START Exercise passage
Playing "Pictures at an Exhibition" at All-State. They played the entire piece--thrilling!


Our first 20 years of marriage

On April 23, 2025, we celebrated our 20th wedding anniversary. I'm so thankful God has preserved our love these years! One day at a time, choosing the words and deeds of love, choosing to forgive and to enjoy each other. We both have things we don't like about the other, but then we both have things we don't like about ourselves. And we can't imaging doing life without each other. We are so blessed!

We enjoyed a brief getaway at a cozy spot in Decatur, a city within Atlanta.


The Great Western Trip

In May-June we made a 30-day road trip to California and back. It was truly the trip of a lifetime for our family, since we'd never done even a one-week vacation before (except for trips to see Zonya's or my families). It nearly burned us out to plan the trip, and it sent our bank accounts on a steep nosedive this year (despite a very generous gift from relatives several years ago that kick-started our trip fund) and it was squeezed very tightly between other commitments of our daughters, but it was oh-so-worth-it! The family bonding was priceless and a rich store of memories continues to bless. One example: whenever I tire of the ugliness of life I can just recall specific scenes from places like Palo Duro Canyon... Joshua Tree... Channel Islands... Tuolomne Meadows... Yosemite Valley... Zion... Grand Canyon... and remember that right now, at this very instant, their God-given beauty still shines as a witness to our Creator!

How to choose just one photo from our trip? Impossible. Here is Mist Falls in Yosemite.


A new van

Okay, it was our second van, but our first Honda Odyssey (2014) and our first van purchase since 2012. This August purchase gave another big dent to our savings, but we saw it coming; we knew 2025 was going to be a year of negative cash flow but positive life investments. So far we like our Odyssey less than the 2005 Sienna it replaced (thank you, "Vandal"!), but we feel better about it since I figured out how to remove the tint from the front side windows. Driving is so much safer when you can see!

Removing the tint from our new van.
END Exercise passage
START Provided information
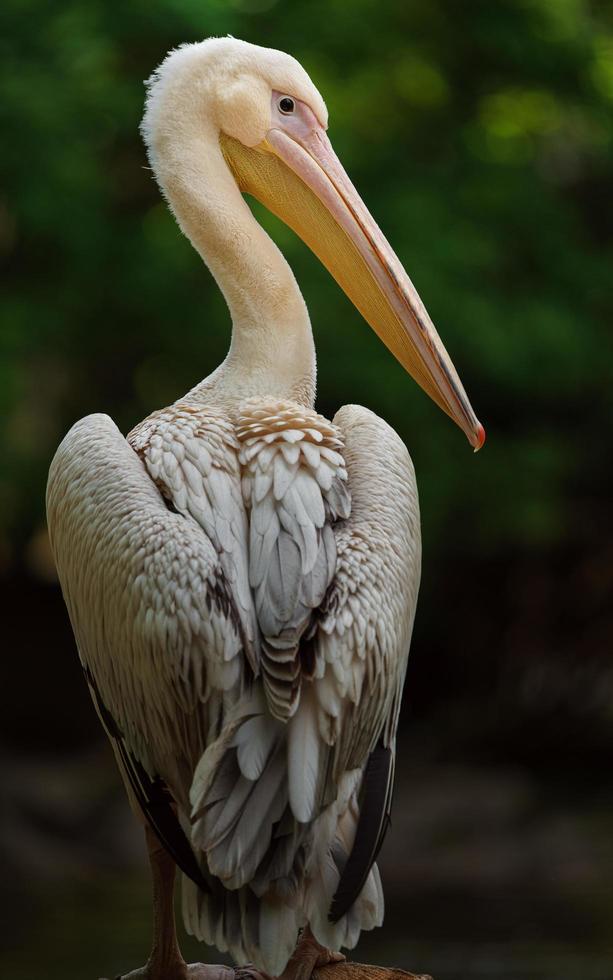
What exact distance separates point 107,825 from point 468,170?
4955 mm

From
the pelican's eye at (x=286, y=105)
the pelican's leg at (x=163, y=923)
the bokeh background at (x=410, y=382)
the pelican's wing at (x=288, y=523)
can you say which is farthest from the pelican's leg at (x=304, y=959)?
the bokeh background at (x=410, y=382)

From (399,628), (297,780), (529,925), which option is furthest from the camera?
(529,925)

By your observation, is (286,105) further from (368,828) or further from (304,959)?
(304,959)

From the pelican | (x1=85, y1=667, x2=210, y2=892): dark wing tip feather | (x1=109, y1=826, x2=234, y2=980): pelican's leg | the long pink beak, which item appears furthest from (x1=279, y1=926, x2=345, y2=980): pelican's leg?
the long pink beak

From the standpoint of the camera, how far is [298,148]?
12.4 ft

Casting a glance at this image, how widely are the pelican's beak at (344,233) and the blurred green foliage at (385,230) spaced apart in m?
4.75

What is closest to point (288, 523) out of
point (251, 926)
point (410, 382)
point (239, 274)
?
point (251, 926)

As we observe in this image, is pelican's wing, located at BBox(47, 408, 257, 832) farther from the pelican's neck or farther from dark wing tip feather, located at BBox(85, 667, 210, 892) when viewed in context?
the pelican's neck

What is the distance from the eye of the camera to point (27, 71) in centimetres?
862

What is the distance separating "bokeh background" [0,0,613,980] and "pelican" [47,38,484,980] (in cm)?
496

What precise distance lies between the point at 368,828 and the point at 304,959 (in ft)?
1.64

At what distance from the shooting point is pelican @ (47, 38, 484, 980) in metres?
2.92

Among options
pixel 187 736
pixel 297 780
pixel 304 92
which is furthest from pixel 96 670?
pixel 304 92

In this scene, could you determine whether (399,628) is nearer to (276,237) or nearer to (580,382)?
(276,237)
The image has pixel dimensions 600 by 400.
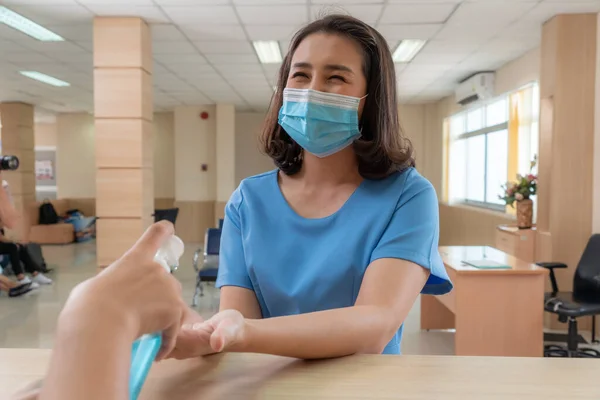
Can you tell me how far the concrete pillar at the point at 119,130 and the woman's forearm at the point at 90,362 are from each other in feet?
15.8

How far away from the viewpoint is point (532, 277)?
3.55 meters

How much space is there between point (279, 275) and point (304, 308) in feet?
0.30

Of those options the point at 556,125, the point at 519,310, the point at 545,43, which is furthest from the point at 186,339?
the point at 545,43

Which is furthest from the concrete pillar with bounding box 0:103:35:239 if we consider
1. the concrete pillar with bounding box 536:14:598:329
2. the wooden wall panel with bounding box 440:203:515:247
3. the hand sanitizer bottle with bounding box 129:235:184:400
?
the hand sanitizer bottle with bounding box 129:235:184:400

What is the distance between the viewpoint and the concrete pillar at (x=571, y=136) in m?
4.82

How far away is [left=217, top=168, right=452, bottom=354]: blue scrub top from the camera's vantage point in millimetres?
1052

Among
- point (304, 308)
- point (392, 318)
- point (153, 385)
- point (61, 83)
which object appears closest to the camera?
point (153, 385)

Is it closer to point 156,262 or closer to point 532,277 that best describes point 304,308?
point 156,262

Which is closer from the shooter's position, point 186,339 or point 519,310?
point 186,339

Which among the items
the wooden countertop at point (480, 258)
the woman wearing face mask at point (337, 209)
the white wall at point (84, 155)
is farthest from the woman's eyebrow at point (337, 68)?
the white wall at point (84, 155)

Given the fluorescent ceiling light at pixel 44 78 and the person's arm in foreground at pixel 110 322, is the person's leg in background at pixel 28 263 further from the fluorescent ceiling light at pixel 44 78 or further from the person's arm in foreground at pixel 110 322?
the person's arm in foreground at pixel 110 322

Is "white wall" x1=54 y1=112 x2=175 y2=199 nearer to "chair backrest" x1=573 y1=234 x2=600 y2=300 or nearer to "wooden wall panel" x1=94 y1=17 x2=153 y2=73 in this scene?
"wooden wall panel" x1=94 y1=17 x2=153 y2=73

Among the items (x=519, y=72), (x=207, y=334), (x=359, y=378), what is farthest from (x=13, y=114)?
(x=359, y=378)

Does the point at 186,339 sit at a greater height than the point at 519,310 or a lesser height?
greater
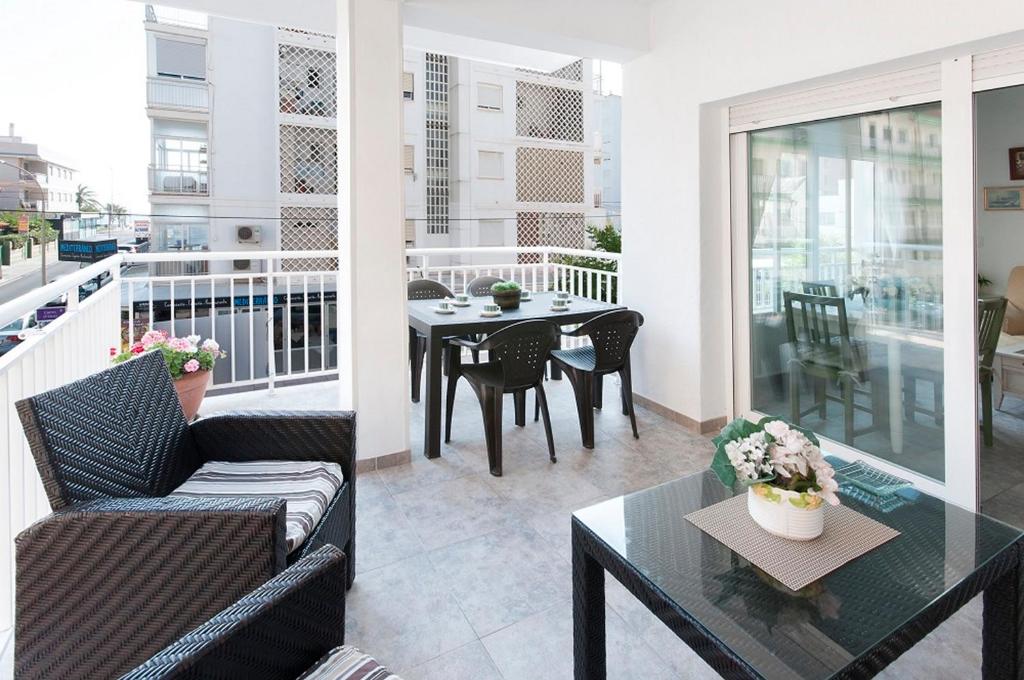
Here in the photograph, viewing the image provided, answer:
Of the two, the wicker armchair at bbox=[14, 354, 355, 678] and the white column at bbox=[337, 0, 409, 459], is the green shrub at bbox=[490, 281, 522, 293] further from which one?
the wicker armchair at bbox=[14, 354, 355, 678]

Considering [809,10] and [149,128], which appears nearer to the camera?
[809,10]

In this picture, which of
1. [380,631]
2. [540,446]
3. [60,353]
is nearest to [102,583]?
[380,631]

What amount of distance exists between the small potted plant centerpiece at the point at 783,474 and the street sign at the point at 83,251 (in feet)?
11.9

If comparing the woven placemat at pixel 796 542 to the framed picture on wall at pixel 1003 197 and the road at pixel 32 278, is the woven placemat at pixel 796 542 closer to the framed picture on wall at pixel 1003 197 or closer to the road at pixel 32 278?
the framed picture on wall at pixel 1003 197

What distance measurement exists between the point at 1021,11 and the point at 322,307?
13.6 ft

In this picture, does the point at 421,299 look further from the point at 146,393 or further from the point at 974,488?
the point at 974,488

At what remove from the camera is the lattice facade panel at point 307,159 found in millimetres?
12117

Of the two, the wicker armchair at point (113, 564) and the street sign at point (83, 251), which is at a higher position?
the street sign at point (83, 251)

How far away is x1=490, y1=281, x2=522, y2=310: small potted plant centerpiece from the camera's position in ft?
12.7

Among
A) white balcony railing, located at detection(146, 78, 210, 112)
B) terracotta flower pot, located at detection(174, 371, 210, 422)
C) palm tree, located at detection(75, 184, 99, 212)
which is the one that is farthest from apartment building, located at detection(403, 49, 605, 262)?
terracotta flower pot, located at detection(174, 371, 210, 422)

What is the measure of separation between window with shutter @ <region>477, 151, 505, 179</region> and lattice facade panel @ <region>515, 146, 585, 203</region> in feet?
1.46

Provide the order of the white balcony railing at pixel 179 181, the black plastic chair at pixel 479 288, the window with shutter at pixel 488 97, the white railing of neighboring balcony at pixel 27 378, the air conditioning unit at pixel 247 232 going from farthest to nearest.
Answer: the window with shutter at pixel 488 97
the air conditioning unit at pixel 247 232
the white balcony railing at pixel 179 181
the black plastic chair at pixel 479 288
the white railing of neighboring balcony at pixel 27 378

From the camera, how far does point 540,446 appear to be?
3537 millimetres

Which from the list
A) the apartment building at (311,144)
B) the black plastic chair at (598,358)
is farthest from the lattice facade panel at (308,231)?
the black plastic chair at (598,358)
END Provided information
• _Activity_
Reproduce the entire family year-in-review text above word for word.

• _Exercise result_
Playing "Pictures at an Exhibition" at All-State. They played the entire piece--thrilling!


Our first 20 years of marriage

On April 23, 2025, we celebrated our 20th wedding anniversary. I'm so thankful God has preserved our love these years! One day at a time, choosing the words and deeds of love, choosing to forgive and to enjoy each other. We both have things we don't like about the other, but then we both have things we don't like about ourselves. And we can't imaging doing life without each other. We are so blessed!

We enjoyed a brief getaway at a cozy spot in Decatur, a city within Atlanta.


The Great Western Trip

In May-June we made a 30-day road trip to California and back. It was truly the trip of a lifetime for our family, since we'd never done even a one-week vacation before (except for trips to see Zonya's or my families). It nearly burned us out to plan the trip, and it sent our bank accounts on a steep nosedive this year (despite a very generous gift from relatives several years ago that kick-started our trip fund) and it was squeezed very tightly between other commitments of our daughters, but it was oh-so-worth-it! The family bonding was priceless and a rich store of memories continues to bless. One example: whenever I tire of the ugliness of life I can just recall specific scenes from places like Palo Duro Canyon... Joshua Tree... Channel Islands... Tuolomne Meadows... Yosemite Valley... Zion... Grand Canyon... and remember that right now, at this very instant, their God-given beauty still shines as a witness to our Creator!

How to choose just one photo from our trip? Impossible. Here is Mist Falls in Yosemite.


A new van

Okay, it was our second van, but our first Honda Odyssey (2014) and our first van purchase since 2012. This August purchase gave another big dent to our savings, but we saw it coming; we knew 2025 was going to be a year of negative cash flow but positive life investments. So far we like our Odyssey less than the 2005 Sienna it replaced (thank you, "Vandal"!), but we feel better about it since I figured out how to remove the tint from the front side windows. Driving is so much safer when you can see!

Removing the tint from our new van.